BAGIAN DOKUMEN
━━━━━━━━━━
Jakarta – Kunjungan bersejarah Paus Fransiskus ke Indonesia menjadi momen penting dalam memperkuat perdamaian dan kerukunan antar umat beragama di Tanah Air. Peristiwa ini dinilai sebagai langkah konkret untuk membangun persaudaraan antar umat manusia, sekaligus menjadi kontranarasi terhadap radikalisme dan terorisme.
Dr. M. Najih Arromadloni, M.Ag., atau yang akrab disapa Gus Najih, Pengurus Lembaga Kajian dan Pengembangan Sumber Daya Manusia (LAKPESDAM) PBNU, menyambut positif kunjungan pemimpin tertinggi Katolik tersebut.
“Kunjungan Paus ini ke Indonesia adalah kunjungan yang sangat bersejarah dan sangat bermakna untuk memperkuat perdamaian, memperkuat kerukunan antar umat beragama, apalagi terutama di antara kedua agama yaitu Katolik dan juga Islam sebagai agama yang mayoritas di Indonesia,” ujar Gus Najih di Jakarta, Rabu (11/9/2024)
Lebih lanjut, Gus Najih menekankan bahwa momentum ini harus dimaknai sebagai upaya rekonsiliasi, terutama mengingat konflik-konflik berbau agama yang pernah terjadi di Indonesia.
“Kunjungan ini harus kita maknai sebagai upaya untuk memperkuat kerukunan, memperkuat perdamaian dan juga upaya untuk memperkuat rekonsiliasi,” tegasnya.
Dalam pandangan Gus Najih, kepemimpinan agama di Indonesia harus sejalan dengan semangat keberagaman. “Semua pimpinan umat beragama yang ada di Indonesia baik itu Islam, Kristen, Katolik, Hindu, Buddha, Konghucu semuanya harus satu kesepahaman bahwa kita semua di Indonesia adalah orang Indonesia yang kebetulan beragama dan kita harus satu pemahaman bahwa agama itu harus menjadi sumber dari solusi, bukan sumber permasalahan,” jelasnya.
Menanggapi persahabatan yang ditunjukkan oleh Imam Besar Masjid Istiqlal dan Paus Fransiskus, Gus Najih menegaskan bahwa hal tersebut sama sekali tidak melanggar ajaran Islam.
“Apa yang dilakukan oleh Imam besar Istiqlal dan Paus sesungguhnya adalah suatu hal yang sangat bermakna, sangat simbolik dan sama sekali tidak melanggar ajaran Islam. Karena Islam itu sebetulnya berasal dari rumpun kata salam yang artinya adalah perdamaian,” paparnya.
━━━━━━━━━━
ENTRI HASIL EKSTRAKSI
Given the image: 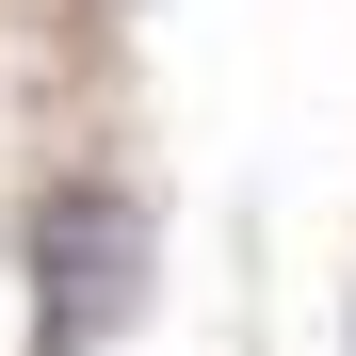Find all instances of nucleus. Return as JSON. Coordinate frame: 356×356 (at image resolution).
Segmentation results:
<instances>
[{"instance_id": "1", "label": "nucleus", "mask_w": 356, "mask_h": 356, "mask_svg": "<svg viewBox=\"0 0 356 356\" xmlns=\"http://www.w3.org/2000/svg\"><path fill=\"white\" fill-rule=\"evenodd\" d=\"M130 308H146V195L130 178H49V211H33V340L97 356V340H130Z\"/></svg>"}]
</instances>
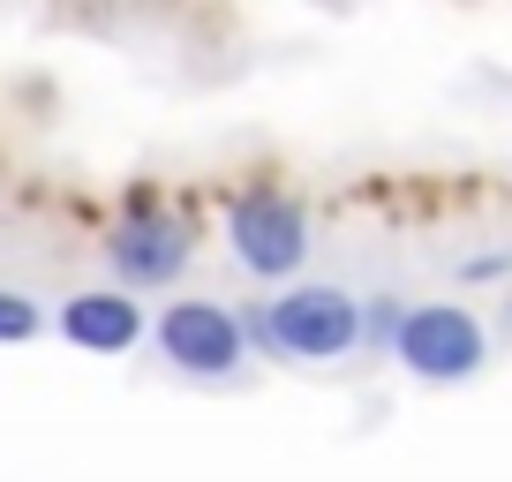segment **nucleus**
<instances>
[{
    "instance_id": "nucleus-4",
    "label": "nucleus",
    "mask_w": 512,
    "mask_h": 482,
    "mask_svg": "<svg viewBox=\"0 0 512 482\" xmlns=\"http://www.w3.org/2000/svg\"><path fill=\"white\" fill-rule=\"evenodd\" d=\"M151 347L174 377L196 385H226V377L249 362V332H241L234 302H211V294H174V302L151 317Z\"/></svg>"
},
{
    "instance_id": "nucleus-10",
    "label": "nucleus",
    "mask_w": 512,
    "mask_h": 482,
    "mask_svg": "<svg viewBox=\"0 0 512 482\" xmlns=\"http://www.w3.org/2000/svg\"><path fill=\"white\" fill-rule=\"evenodd\" d=\"M98 8H106V0H98Z\"/></svg>"
},
{
    "instance_id": "nucleus-5",
    "label": "nucleus",
    "mask_w": 512,
    "mask_h": 482,
    "mask_svg": "<svg viewBox=\"0 0 512 482\" xmlns=\"http://www.w3.org/2000/svg\"><path fill=\"white\" fill-rule=\"evenodd\" d=\"M415 385H467L490 362V324L475 317L467 302H415L400 324V347H392Z\"/></svg>"
},
{
    "instance_id": "nucleus-2",
    "label": "nucleus",
    "mask_w": 512,
    "mask_h": 482,
    "mask_svg": "<svg viewBox=\"0 0 512 482\" xmlns=\"http://www.w3.org/2000/svg\"><path fill=\"white\" fill-rule=\"evenodd\" d=\"M219 234H226V257H234L249 279H264V287H294L302 264H309V249H317L309 204L287 196V189H272V181L226 196V226Z\"/></svg>"
},
{
    "instance_id": "nucleus-8",
    "label": "nucleus",
    "mask_w": 512,
    "mask_h": 482,
    "mask_svg": "<svg viewBox=\"0 0 512 482\" xmlns=\"http://www.w3.org/2000/svg\"><path fill=\"white\" fill-rule=\"evenodd\" d=\"M38 332H46V309L23 287H0V347H31Z\"/></svg>"
},
{
    "instance_id": "nucleus-9",
    "label": "nucleus",
    "mask_w": 512,
    "mask_h": 482,
    "mask_svg": "<svg viewBox=\"0 0 512 482\" xmlns=\"http://www.w3.org/2000/svg\"><path fill=\"white\" fill-rule=\"evenodd\" d=\"M460 279L482 287V279H512V249H482V257H460Z\"/></svg>"
},
{
    "instance_id": "nucleus-7",
    "label": "nucleus",
    "mask_w": 512,
    "mask_h": 482,
    "mask_svg": "<svg viewBox=\"0 0 512 482\" xmlns=\"http://www.w3.org/2000/svg\"><path fill=\"white\" fill-rule=\"evenodd\" d=\"M407 309H415L407 294H369V302H362V347H369V354H392V347H400Z\"/></svg>"
},
{
    "instance_id": "nucleus-1",
    "label": "nucleus",
    "mask_w": 512,
    "mask_h": 482,
    "mask_svg": "<svg viewBox=\"0 0 512 482\" xmlns=\"http://www.w3.org/2000/svg\"><path fill=\"white\" fill-rule=\"evenodd\" d=\"M241 332H249V354L264 362H347L362 347V294H347L339 279H294L272 302L241 309Z\"/></svg>"
},
{
    "instance_id": "nucleus-3",
    "label": "nucleus",
    "mask_w": 512,
    "mask_h": 482,
    "mask_svg": "<svg viewBox=\"0 0 512 482\" xmlns=\"http://www.w3.org/2000/svg\"><path fill=\"white\" fill-rule=\"evenodd\" d=\"M106 272H113V287H128V294H166L181 272H189V257H196V226L181 219V211H166L159 196H144V189H128V204H121V219L106 226Z\"/></svg>"
},
{
    "instance_id": "nucleus-6",
    "label": "nucleus",
    "mask_w": 512,
    "mask_h": 482,
    "mask_svg": "<svg viewBox=\"0 0 512 482\" xmlns=\"http://www.w3.org/2000/svg\"><path fill=\"white\" fill-rule=\"evenodd\" d=\"M53 332L83 354H136L144 347V302L128 287H76L61 309H53Z\"/></svg>"
}]
</instances>
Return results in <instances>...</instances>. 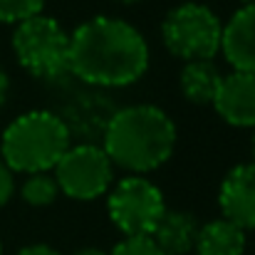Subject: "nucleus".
Returning <instances> with one entry per match:
<instances>
[{"instance_id": "1", "label": "nucleus", "mask_w": 255, "mask_h": 255, "mask_svg": "<svg viewBox=\"0 0 255 255\" xmlns=\"http://www.w3.org/2000/svg\"><path fill=\"white\" fill-rule=\"evenodd\" d=\"M149 42L127 20L94 15L70 35V75L99 89L139 82L149 70Z\"/></svg>"}, {"instance_id": "2", "label": "nucleus", "mask_w": 255, "mask_h": 255, "mask_svg": "<svg viewBox=\"0 0 255 255\" xmlns=\"http://www.w3.org/2000/svg\"><path fill=\"white\" fill-rule=\"evenodd\" d=\"M176 141V122L156 104L114 109L102 131V149L109 161L134 176H144L171 161Z\"/></svg>"}, {"instance_id": "3", "label": "nucleus", "mask_w": 255, "mask_h": 255, "mask_svg": "<svg viewBox=\"0 0 255 255\" xmlns=\"http://www.w3.org/2000/svg\"><path fill=\"white\" fill-rule=\"evenodd\" d=\"M72 146V134L60 114L32 109L15 117L0 136V159L12 173H50Z\"/></svg>"}, {"instance_id": "4", "label": "nucleus", "mask_w": 255, "mask_h": 255, "mask_svg": "<svg viewBox=\"0 0 255 255\" xmlns=\"http://www.w3.org/2000/svg\"><path fill=\"white\" fill-rule=\"evenodd\" d=\"M17 65L37 80L70 75V32L50 15H32L15 25L10 40Z\"/></svg>"}, {"instance_id": "5", "label": "nucleus", "mask_w": 255, "mask_h": 255, "mask_svg": "<svg viewBox=\"0 0 255 255\" xmlns=\"http://www.w3.org/2000/svg\"><path fill=\"white\" fill-rule=\"evenodd\" d=\"M223 20L203 2L186 0L171 7L161 22V40L173 57L191 60H213L221 52Z\"/></svg>"}, {"instance_id": "6", "label": "nucleus", "mask_w": 255, "mask_h": 255, "mask_svg": "<svg viewBox=\"0 0 255 255\" xmlns=\"http://www.w3.org/2000/svg\"><path fill=\"white\" fill-rule=\"evenodd\" d=\"M166 211L161 188L146 176L129 173L107 193V213L124 238L151 236Z\"/></svg>"}, {"instance_id": "7", "label": "nucleus", "mask_w": 255, "mask_h": 255, "mask_svg": "<svg viewBox=\"0 0 255 255\" xmlns=\"http://www.w3.org/2000/svg\"><path fill=\"white\" fill-rule=\"evenodd\" d=\"M60 193L75 201H94L109 193L114 181V164L102 144H72L50 171Z\"/></svg>"}, {"instance_id": "8", "label": "nucleus", "mask_w": 255, "mask_h": 255, "mask_svg": "<svg viewBox=\"0 0 255 255\" xmlns=\"http://www.w3.org/2000/svg\"><path fill=\"white\" fill-rule=\"evenodd\" d=\"M221 218L241 231H255V164H238L228 171L218 188Z\"/></svg>"}, {"instance_id": "9", "label": "nucleus", "mask_w": 255, "mask_h": 255, "mask_svg": "<svg viewBox=\"0 0 255 255\" xmlns=\"http://www.w3.org/2000/svg\"><path fill=\"white\" fill-rule=\"evenodd\" d=\"M218 117L238 129H255V75L238 72L223 75L221 87L213 99Z\"/></svg>"}, {"instance_id": "10", "label": "nucleus", "mask_w": 255, "mask_h": 255, "mask_svg": "<svg viewBox=\"0 0 255 255\" xmlns=\"http://www.w3.org/2000/svg\"><path fill=\"white\" fill-rule=\"evenodd\" d=\"M221 52L233 70L255 75V5H241L223 22Z\"/></svg>"}, {"instance_id": "11", "label": "nucleus", "mask_w": 255, "mask_h": 255, "mask_svg": "<svg viewBox=\"0 0 255 255\" xmlns=\"http://www.w3.org/2000/svg\"><path fill=\"white\" fill-rule=\"evenodd\" d=\"M198 228H201V223L193 213L166 208L151 233V241L161 248L164 255H188L196 246Z\"/></svg>"}, {"instance_id": "12", "label": "nucleus", "mask_w": 255, "mask_h": 255, "mask_svg": "<svg viewBox=\"0 0 255 255\" xmlns=\"http://www.w3.org/2000/svg\"><path fill=\"white\" fill-rule=\"evenodd\" d=\"M221 80L223 75L213 60H191V62H183L181 67L178 89L186 102L196 107H206V104H213Z\"/></svg>"}, {"instance_id": "13", "label": "nucleus", "mask_w": 255, "mask_h": 255, "mask_svg": "<svg viewBox=\"0 0 255 255\" xmlns=\"http://www.w3.org/2000/svg\"><path fill=\"white\" fill-rule=\"evenodd\" d=\"M246 243V231H241L226 218H216L198 228L193 251L196 255H243Z\"/></svg>"}, {"instance_id": "14", "label": "nucleus", "mask_w": 255, "mask_h": 255, "mask_svg": "<svg viewBox=\"0 0 255 255\" xmlns=\"http://www.w3.org/2000/svg\"><path fill=\"white\" fill-rule=\"evenodd\" d=\"M20 196L27 206L45 208V206H52L57 201L60 188H57L52 173H30V176H25V181L20 186Z\"/></svg>"}, {"instance_id": "15", "label": "nucleus", "mask_w": 255, "mask_h": 255, "mask_svg": "<svg viewBox=\"0 0 255 255\" xmlns=\"http://www.w3.org/2000/svg\"><path fill=\"white\" fill-rule=\"evenodd\" d=\"M45 0H0V22H22L37 12H42Z\"/></svg>"}, {"instance_id": "16", "label": "nucleus", "mask_w": 255, "mask_h": 255, "mask_svg": "<svg viewBox=\"0 0 255 255\" xmlns=\"http://www.w3.org/2000/svg\"><path fill=\"white\" fill-rule=\"evenodd\" d=\"M109 255H164L161 248L151 241V236H139V238H122Z\"/></svg>"}, {"instance_id": "17", "label": "nucleus", "mask_w": 255, "mask_h": 255, "mask_svg": "<svg viewBox=\"0 0 255 255\" xmlns=\"http://www.w3.org/2000/svg\"><path fill=\"white\" fill-rule=\"evenodd\" d=\"M12 196H15V173L0 159V208L7 206L12 201Z\"/></svg>"}, {"instance_id": "18", "label": "nucleus", "mask_w": 255, "mask_h": 255, "mask_svg": "<svg viewBox=\"0 0 255 255\" xmlns=\"http://www.w3.org/2000/svg\"><path fill=\"white\" fill-rule=\"evenodd\" d=\"M15 255H60V251H55V248L47 246V243H32V246L20 248Z\"/></svg>"}, {"instance_id": "19", "label": "nucleus", "mask_w": 255, "mask_h": 255, "mask_svg": "<svg viewBox=\"0 0 255 255\" xmlns=\"http://www.w3.org/2000/svg\"><path fill=\"white\" fill-rule=\"evenodd\" d=\"M7 94H10V80H7V72L0 67V109L5 107V102H7Z\"/></svg>"}, {"instance_id": "20", "label": "nucleus", "mask_w": 255, "mask_h": 255, "mask_svg": "<svg viewBox=\"0 0 255 255\" xmlns=\"http://www.w3.org/2000/svg\"><path fill=\"white\" fill-rule=\"evenodd\" d=\"M75 255H109V253L102 251V248H92V246H89V248H80Z\"/></svg>"}, {"instance_id": "21", "label": "nucleus", "mask_w": 255, "mask_h": 255, "mask_svg": "<svg viewBox=\"0 0 255 255\" xmlns=\"http://www.w3.org/2000/svg\"><path fill=\"white\" fill-rule=\"evenodd\" d=\"M117 2H124V5H136V2H141V0H117Z\"/></svg>"}, {"instance_id": "22", "label": "nucleus", "mask_w": 255, "mask_h": 255, "mask_svg": "<svg viewBox=\"0 0 255 255\" xmlns=\"http://www.w3.org/2000/svg\"><path fill=\"white\" fill-rule=\"evenodd\" d=\"M253 164H255V129H253Z\"/></svg>"}, {"instance_id": "23", "label": "nucleus", "mask_w": 255, "mask_h": 255, "mask_svg": "<svg viewBox=\"0 0 255 255\" xmlns=\"http://www.w3.org/2000/svg\"><path fill=\"white\" fill-rule=\"evenodd\" d=\"M243 5H255V0H241Z\"/></svg>"}, {"instance_id": "24", "label": "nucleus", "mask_w": 255, "mask_h": 255, "mask_svg": "<svg viewBox=\"0 0 255 255\" xmlns=\"http://www.w3.org/2000/svg\"><path fill=\"white\" fill-rule=\"evenodd\" d=\"M0 255H2V241H0Z\"/></svg>"}]
</instances>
━━━━━━━━━━
Tuliskan kembali bagian dari teks tentang kunjungan Paus Fransiskus ke Indonesia, mulai dari "Jakarta – Kunjungan" sampai "tertinggi Katolik tersebut.", tanpa mengubah satu kata pun.

Jakarta – Kunjungan bersejarah Paus Fransiskus ke Indonesia menjadi momen penting dalam memperkuat perdamaian dan kerukunan antar umat beragama di Tanah Air. Peristiwa ini dinilai sebagai langkah konkret untuk membangun persaudaraan antar umat manusia, sekaligus menjadi kontranarasi terhadap radikalisme dan terorisme.
Dr. M. Najih Arromadloni, M.Ag., atau yang akrab disapa Gus Najih, Pengurus Lembaga Kajian dan Pengembangan Sumber Daya Manusia (LAKPESDAM) PBNU, menyambut positif kunjungan pemimpin tertinggi Katolik tersebut.